Cakra berjongkok di hadapannya sambil merapikan helaian rambut Nindi.

 

Saat itulah, kepala pelayan datang dengan langkah tergesa-gesa.

 

Cakra menoleh sekilas ke arahnya, lalu memberi isyarat agar tetap tenang. Dia berdiri dan bergeser ke samping, lalu bertanya lirih, "Bagaimana keadaanya?"

 

Dalam perjalanan, dia sudah mendapat kabar bahwa kondisi neneknya mulai stabil. Itu sebabnya dia tidak membiarkan berita ini sampai ke rumah, agar keluarganya tidak perlu panik dan bergegas ke rumah sakit di tengah malam.

 

Kepala pelayan melirik sekilas ke arah Nindi yang masih tertidur, lalu ikut berbisik, "Kondisinya sudah stabil. Tapi sebenarnya, keadaan Nyonya cukup baik hari ini. Namun, sejak bertemu Nona Nindi, emosinya jadi sangat tidak terkendali dan nyawanya hampir berada dalam bahaya."

 

Cakra melirik ke dalam ruang ICU, menatap neneknya yang terbaring di ranjang dengan berbagai alat medis terpasang di tubuhnya.

 

Keningnya berkerut, "Bukankah kita sudah sepakat untuk bertemu besok?"

 

"Nyonya tadi malam bangun. Kondisinya juga baik. Lalu, dia bilang ingin bertemu secara pribadi."

 

"Terus Nenek ngapain? Apa yang dia katakan?"

 

Sorot matanya membuat kepala pelayan merasakan tekanan besar.

 

Akhirnya, kepala pelayan itu tak berani menyembunyikan apa pun dan menceritakan semuanya dengan jujur. Termasuk menyerahkan sebuah dokumen pada Cakra.

 

Cakra membuka dokumen itu dan melihat daftar aset di dalamnya. Sebagian besar kekayaan pribadi neneknya ternyata tercantum di sana.

 

Dia menghela napas panjang.

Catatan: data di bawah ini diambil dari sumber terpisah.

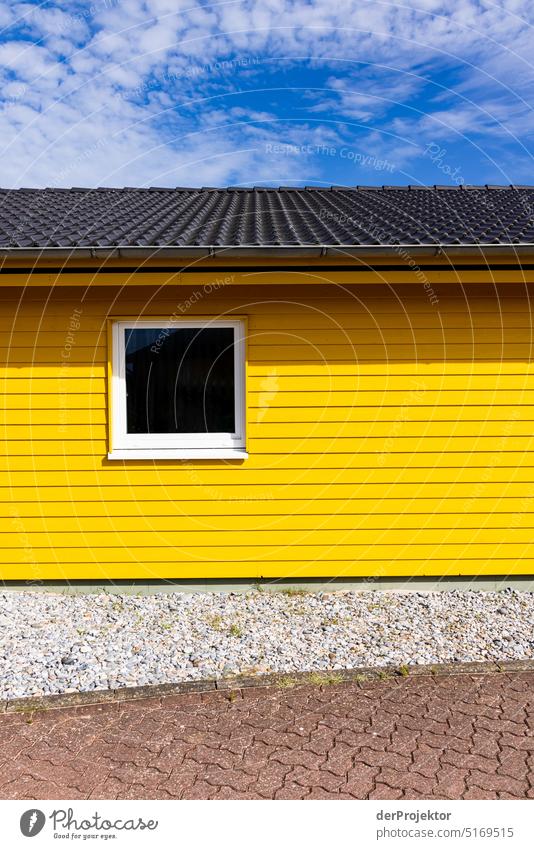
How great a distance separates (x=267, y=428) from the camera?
5.98m

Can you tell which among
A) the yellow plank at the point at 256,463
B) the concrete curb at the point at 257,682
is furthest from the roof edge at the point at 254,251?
the concrete curb at the point at 257,682

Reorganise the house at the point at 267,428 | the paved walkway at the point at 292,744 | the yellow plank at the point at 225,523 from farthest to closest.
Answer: the yellow plank at the point at 225,523
the house at the point at 267,428
the paved walkway at the point at 292,744

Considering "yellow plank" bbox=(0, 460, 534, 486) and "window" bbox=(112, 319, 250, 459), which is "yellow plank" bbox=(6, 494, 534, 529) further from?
"window" bbox=(112, 319, 250, 459)

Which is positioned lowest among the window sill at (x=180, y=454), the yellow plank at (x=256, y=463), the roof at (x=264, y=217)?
the yellow plank at (x=256, y=463)

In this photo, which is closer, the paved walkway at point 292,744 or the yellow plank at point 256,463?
the paved walkway at point 292,744

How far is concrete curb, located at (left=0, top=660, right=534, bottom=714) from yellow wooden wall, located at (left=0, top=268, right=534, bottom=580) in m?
1.75

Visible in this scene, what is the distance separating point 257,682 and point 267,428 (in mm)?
2484

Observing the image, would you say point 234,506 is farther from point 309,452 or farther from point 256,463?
point 309,452

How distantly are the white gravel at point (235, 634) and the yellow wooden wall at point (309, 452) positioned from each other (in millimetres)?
298

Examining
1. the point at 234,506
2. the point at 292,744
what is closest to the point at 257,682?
the point at 292,744

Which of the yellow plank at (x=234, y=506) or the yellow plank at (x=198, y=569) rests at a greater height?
the yellow plank at (x=234, y=506)

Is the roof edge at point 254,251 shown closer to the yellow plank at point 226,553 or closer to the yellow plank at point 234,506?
the yellow plank at point 234,506

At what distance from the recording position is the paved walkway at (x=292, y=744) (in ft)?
10.2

Jadi, sang nenek akan menebus kesalahannya dengan uang?

 

Kepala pelayan kembali bersuara, "Tuan Muda, bagaimanapun juga, menurut saya gadis itu nggak cocok untuk Anda."

 

"Ini bukan urusanmu."

 

"Ini bukan urusanmu."

 

Cakra melempar kembali dokumen itu ke arah kepala pelayan, lalu berkata datar, "Jaga ucapanmu."

 

Kepala pelayan langsung menunduk, tanpa berani berkata lagi. Dia tetap merasa bahwa Nindi tidak sebanding dengan Sofia, yang jauh lebih dewasa dan pandai merawat orang lain.

 

Cakra tak lagi memperdulikan tatapan kepala pelayan. Dia berbalik menuju bangku panjang, lalu menggendong Nindi dengan hati-hati. Dan membawanya ke ruang rawat di lantai bawah.

 

Gerakan Cakra begitu lembut, memastikan tak menyentuk luka di kakinya. Dia kemudian menyesuaikan suhu AC, agar Nindi tak kedinginan karena kakinya tak terkena selimut.

 

Setelah semuanya beres, Cakra berdiri di tepi ranjang, menatapnya dalam diam.

 

Cakra berbalik dan merebahkan diri di sofa kecil sudut ruangan, mencoba tidur sejena. Lagi pula, fajar akan menyingsing selang beberapa jam lagi.

 

Begitu hari mulai terang, Nindi pun terbangun.

 

Dia hanya ingat bahwa dirinya tengah duduk di bangku. Sejak kapan dia pindah ke kamar rawat?

 

Nindi menopang tubuhnya dan berusaha duduk.

 

Saat itu juga, matanya tertuju pada sosok yang tidur di sofa kecil. Kakinya yang panjang terpaksa ditekuk agar muat. Dia meringkuk dan tampak sedikit menyedihkan.

 

Nindi menatapnya sejenak. Tak menyangka jika dia benar-benar datang.

 

Nindi berjalan mendekat. Kemudian, dia mengambil selimut dan meletakkannya di atas tubuh Cakra.

 

Namun, di detik berikutnya, pria itu langsung terjaga. Dia refleks meraih pergelangan tangan Nindi. Sorot matanya tampak dalam di tengah keheningan.

 

Nindi pun mengerjap, "Cakra, kamu..."

 

Sebelum Nindi menyelesaikan kalimatnya, pria itu tiba-tiba berdiri dan menghapus jarak mereka, lalu mencium bibir Nindi dengan menggebu-gebu.

 

Bab Lengkap

Bangkit dari Luka ~ Bab 666 Bangkit dari Luka ~ Bab 666 Reviewed by Novel Terjemahan Indonesia on May 10, 2025 Rating: 5

No comments:

Powered by Blogger.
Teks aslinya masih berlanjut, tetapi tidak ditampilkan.